Work task:
Beginning at the line containing "class: Mammalia", output every line to the end of the data below exactly as it appears.

Start of Dataset content

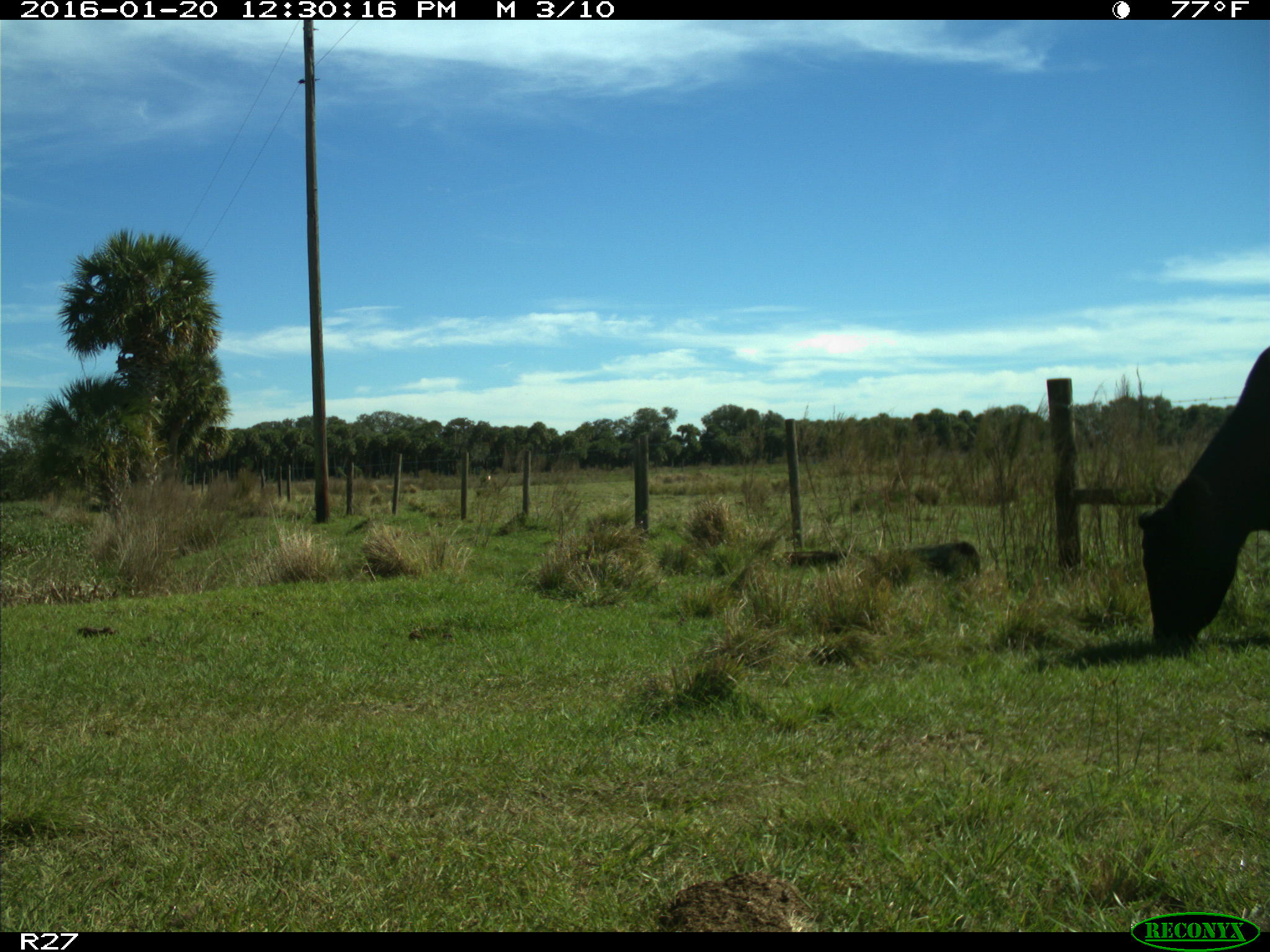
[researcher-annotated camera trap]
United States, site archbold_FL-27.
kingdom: Animalia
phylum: Chordata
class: Mammalia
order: Artiodactyla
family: Bovidae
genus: Bos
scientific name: Bos taurus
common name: domestic cow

End of Dataset content

Output for this exercise:
class: Mammalia
order: Artiodactyla
family: Bovidae
genus: Bos
scientific name: Bos taurus
common name: domestic cow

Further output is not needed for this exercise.